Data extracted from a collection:
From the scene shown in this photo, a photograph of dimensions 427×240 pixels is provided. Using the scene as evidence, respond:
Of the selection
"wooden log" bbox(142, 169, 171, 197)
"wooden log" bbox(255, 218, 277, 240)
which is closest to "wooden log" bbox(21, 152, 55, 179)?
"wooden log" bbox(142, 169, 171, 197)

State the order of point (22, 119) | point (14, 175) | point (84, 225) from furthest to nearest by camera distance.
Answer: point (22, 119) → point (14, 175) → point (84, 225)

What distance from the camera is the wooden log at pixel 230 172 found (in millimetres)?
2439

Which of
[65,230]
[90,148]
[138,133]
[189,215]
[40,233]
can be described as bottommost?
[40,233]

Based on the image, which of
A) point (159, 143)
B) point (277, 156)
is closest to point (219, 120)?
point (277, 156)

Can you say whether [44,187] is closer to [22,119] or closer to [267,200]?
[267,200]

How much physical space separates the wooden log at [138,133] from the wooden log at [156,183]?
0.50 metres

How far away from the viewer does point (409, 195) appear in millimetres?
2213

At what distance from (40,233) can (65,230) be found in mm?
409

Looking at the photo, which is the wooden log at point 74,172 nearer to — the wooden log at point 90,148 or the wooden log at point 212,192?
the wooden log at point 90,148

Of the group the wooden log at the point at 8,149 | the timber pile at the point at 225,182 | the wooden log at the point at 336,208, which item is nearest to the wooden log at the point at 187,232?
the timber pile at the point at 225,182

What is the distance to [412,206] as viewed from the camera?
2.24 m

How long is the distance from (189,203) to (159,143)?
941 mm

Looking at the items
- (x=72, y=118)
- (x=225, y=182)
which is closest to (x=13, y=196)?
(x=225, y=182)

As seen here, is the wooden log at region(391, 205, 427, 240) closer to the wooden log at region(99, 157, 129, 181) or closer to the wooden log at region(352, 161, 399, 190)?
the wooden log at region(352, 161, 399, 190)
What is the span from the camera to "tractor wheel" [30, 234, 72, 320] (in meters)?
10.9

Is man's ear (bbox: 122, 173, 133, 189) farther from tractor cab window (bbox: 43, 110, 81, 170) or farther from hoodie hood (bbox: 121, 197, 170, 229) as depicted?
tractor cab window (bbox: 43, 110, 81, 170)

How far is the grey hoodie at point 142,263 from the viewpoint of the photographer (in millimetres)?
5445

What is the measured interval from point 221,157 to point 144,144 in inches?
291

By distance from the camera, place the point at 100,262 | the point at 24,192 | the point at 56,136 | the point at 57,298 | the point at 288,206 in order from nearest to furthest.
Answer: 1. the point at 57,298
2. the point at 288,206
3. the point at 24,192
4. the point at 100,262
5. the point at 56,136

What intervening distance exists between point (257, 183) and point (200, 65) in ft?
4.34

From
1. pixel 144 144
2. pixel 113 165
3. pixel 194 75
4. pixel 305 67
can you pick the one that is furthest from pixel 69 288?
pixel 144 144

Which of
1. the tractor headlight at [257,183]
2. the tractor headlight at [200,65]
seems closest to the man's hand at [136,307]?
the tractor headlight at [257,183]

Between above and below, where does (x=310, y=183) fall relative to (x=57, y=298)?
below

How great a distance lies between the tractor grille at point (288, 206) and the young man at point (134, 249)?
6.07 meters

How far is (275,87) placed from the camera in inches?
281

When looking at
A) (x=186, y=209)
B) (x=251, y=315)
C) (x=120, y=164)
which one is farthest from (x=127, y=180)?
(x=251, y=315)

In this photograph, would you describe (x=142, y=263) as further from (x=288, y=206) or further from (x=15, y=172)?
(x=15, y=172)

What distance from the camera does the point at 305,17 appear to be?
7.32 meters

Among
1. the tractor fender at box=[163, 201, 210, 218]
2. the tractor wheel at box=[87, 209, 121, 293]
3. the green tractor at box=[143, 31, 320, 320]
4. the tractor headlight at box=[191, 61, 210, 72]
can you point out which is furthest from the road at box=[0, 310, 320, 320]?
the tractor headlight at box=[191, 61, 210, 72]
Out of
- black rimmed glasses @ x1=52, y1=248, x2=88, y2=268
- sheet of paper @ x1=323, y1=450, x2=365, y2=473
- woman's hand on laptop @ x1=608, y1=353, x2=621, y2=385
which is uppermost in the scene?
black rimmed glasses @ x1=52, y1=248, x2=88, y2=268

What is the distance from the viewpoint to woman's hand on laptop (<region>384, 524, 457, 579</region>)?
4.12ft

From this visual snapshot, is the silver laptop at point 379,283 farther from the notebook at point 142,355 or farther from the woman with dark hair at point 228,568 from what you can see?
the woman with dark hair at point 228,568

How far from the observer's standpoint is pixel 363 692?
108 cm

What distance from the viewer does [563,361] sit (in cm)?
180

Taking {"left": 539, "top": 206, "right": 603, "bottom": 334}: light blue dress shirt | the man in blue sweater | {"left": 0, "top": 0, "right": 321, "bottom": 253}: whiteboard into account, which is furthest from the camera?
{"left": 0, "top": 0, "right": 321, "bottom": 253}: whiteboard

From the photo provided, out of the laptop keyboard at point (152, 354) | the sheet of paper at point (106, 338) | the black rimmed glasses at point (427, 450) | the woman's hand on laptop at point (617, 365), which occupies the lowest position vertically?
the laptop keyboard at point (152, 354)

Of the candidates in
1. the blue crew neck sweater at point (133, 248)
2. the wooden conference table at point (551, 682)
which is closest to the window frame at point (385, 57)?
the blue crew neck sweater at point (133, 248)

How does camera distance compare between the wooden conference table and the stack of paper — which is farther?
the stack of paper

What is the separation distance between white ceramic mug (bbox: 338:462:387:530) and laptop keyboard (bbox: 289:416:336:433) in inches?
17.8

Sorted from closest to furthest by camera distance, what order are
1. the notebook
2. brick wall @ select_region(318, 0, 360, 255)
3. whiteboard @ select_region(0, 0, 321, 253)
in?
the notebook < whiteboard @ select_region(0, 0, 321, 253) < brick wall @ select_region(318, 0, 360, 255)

## Short task
Your task is to repeat every entry exactly.

## Answer in full
From the scene shown in this photo, a photograph of dimensions 427×240 pixels is provided. Using the scene as evidence, respond:
Of the selection
"wooden log" bbox(142, 169, 171, 197)
"wooden log" bbox(255, 218, 277, 240)
which is closest to "wooden log" bbox(21, 152, 55, 179)?
"wooden log" bbox(142, 169, 171, 197)

State the order of point (22, 119) | point (14, 175) | point (84, 225) from furthest to nearest by camera distance.
Answer: point (22, 119) → point (14, 175) → point (84, 225)

What distance from the camera is the wooden log at pixel 230 172 found (in millimetres)?
2439

Which of
[65,230]
[90,148]
[138,133]
[189,215]
[40,233]
can be described as bottommost?
[40,233]

Based on the image, which of
A) point (159, 143)
B) point (277, 156)
is closest to point (219, 120)?
point (277, 156)

Can you say whether [44,187] is closer to [22,119] or closer to [267,200]?
[267,200]

How much physical space separates the wooden log at [138,133] from the wooden log at [156,183]?
0.50 metres

How far away from the viewer does point (409, 195) appear in millimetres?
2213

At what distance from (40,233) can (65,230) be found in mm?
409

Looking at the photo, which is the wooden log at point 74,172 nearer to — the wooden log at point 90,148 or the wooden log at point 212,192?
the wooden log at point 90,148

Of the group the wooden log at the point at 8,149 | the timber pile at the point at 225,182 | the wooden log at the point at 336,208, which item is nearest to the wooden log at the point at 187,232?
the timber pile at the point at 225,182

What is the distance to [412,206] as viewed from the camera?
2.24 m

How long is the distance from (189,203) to (159,143)?
941 mm

Looking at the items
- (x=72, y=118)
- (x=225, y=182)
which is closest to (x=13, y=196)?
(x=225, y=182)

As seen here, is the wooden log at region(391, 205, 427, 240) closer to the wooden log at region(99, 157, 129, 181) or closer to the wooden log at region(352, 161, 399, 190)?
the wooden log at region(352, 161, 399, 190)
What is the span from the camera to "tractor wheel" [30, 234, 72, 320] (in meters)?
10.9

Is man's ear (bbox: 122, 173, 133, 189) farther from tractor cab window (bbox: 43, 110, 81, 170) or farther from hoodie hood (bbox: 121, 197, 170, 229) as depicted?
tractor cab window (bbox: 43, 110, 81, 170)

How far is the grey hoodie at point 142,263 from the viewpoint of the photographer (in millimetres)?
5445

What is the measured interval from point 221,157 to point 144,144 in inches?
291

By distance from the camera, place the point at 100,262 | the point at 24,192 | the point at 56,136 | the point at 57,298 | the point at 288,206 in order from nearest to furthest.
Answer: 1. the point at 57,298
2. the point at 288,206
3. the point at 24,192
4. the point at 100,262
5. the point at 56,136

What intervening distance exists between point (257, 183) and point (200, 65) in ft?
4.34

From
1. pixel 144 144
2. pixel 113 165
3. pixel 194 75
4. pixel 305 67
can you pick the one that is furthest from pixel 69 288?
pixel 144 144

Which of
1. the tractor headlight at [257,183]
2. the tractor headlight at [200,65]
seems closest to the man's hand at [136,307]?
the tractor headlight at [257,183]

Between above and below, where does (x=310, y=183) fall relative to (x=57, y=298)?
below

How great a distance lies between the tractor grille at point (288, 206) and the young man at point (134, 249)?
6.07 meters

How far is (275,87) placed from the camera in inches?
281

When looking at
A) (x=186, y=209)
B) (x=251, y=315)
C) (x=120, y=164)
which one is farthest from (x=127, y=180)?
(x=251, y=315)

In this photograph, would you describe (x=142, y=263) as further from (x=288, y=206) or further from (x=15, y=172)?
(x=15, y=172)

What distance from the camera does the point at 305,17 appear to be?
7.32 meters

Among
1. the tractor fender at box=[163, 201, 210, 218]
2. the tractor wheel at box=[87, 209, 121, 293]
3. the green tractor at box=[143, 31, 320, 320]
4. the tractor headlight at box=[191, 61, 210, 72]
can you point out which is furthest from the road at box=[0, 310, 320, 320]?
the tractor headlight at box=[191, 61, 210, 72]
Out of
- black rimmed glasses @ x1=52, y1=248, x2=88, y2=268
- sheet of paper @ x1=323, y1=450, x2=365, y2=473
- woman's hand on laptop @ x1=608, y1=353, x2=621, y2=385
which is uppermost in the scene?
black rimmed glasses @ x1=52, y1=248, x2=88, y2=268

What is the distance from the viewpoint to woman's hand on laptop (<region>384, 524, 457, 579</region>)?
4.12ft

From this visual snapshot, is the silver laptop at point 379,283 farther from the notebook at point 142,355 or farther from the woman with dark hair at point 228,568 from what you can see?
the woman with dark hair at point 228,568

How far from the observer's standpoint is pixel 363 692?
108 cm

What distance from the viewer does [563,361] sit (in cm)?
180

Taking {"left": 539, "top": 206, "right": 603, "bottom": 334}: light blue dress shirt | the man in blue sweater | {"left": 0, "top": 0, "right": 321, "bottom": 253}: whiteboard into account, which is furthest from the camera?
{"left": 0, "top": 0, "right": 321, "bottom": 253}: whiteboard

From the photo provided, out of the laptop keyboard at point (152, 354) | the sheet of paper at point (106, 338) | the black rimmed glasses at point (427, 450) | the woman's hand on laptop at point (617, 365), which occupies the lowest position vertically?
the laptop keyboard at point (152, 354)

Of the candidates in
1. the blue crew neck sweater at point (133, 248)
2. the wooden conference table at point (551, 682)
which is closest to the window frame at point (385, 57)?
the blue crew neck sweater at point (133, 248)

How does camera distance compare between the wooden conference table and the stack of paper — which is farther?
the stack of paper

What is the separation distance between white ceramic mug (bbox: 338:462:387:530) and laptop keyboard (bbox: 289:416:336:433) in inches?
17.8

Sorted from closest to furthest by camera distance, what order are
1. the notebook
2. brick wall @ select_region(318, 0, 360, 255)
3. whiteboard @ select_region(0, 0, 321, 253)
in?
the notebook < whiteboard @ select_region(0, 0, 321, 253) < brick wall @ select_region(318, 0, 360, 255)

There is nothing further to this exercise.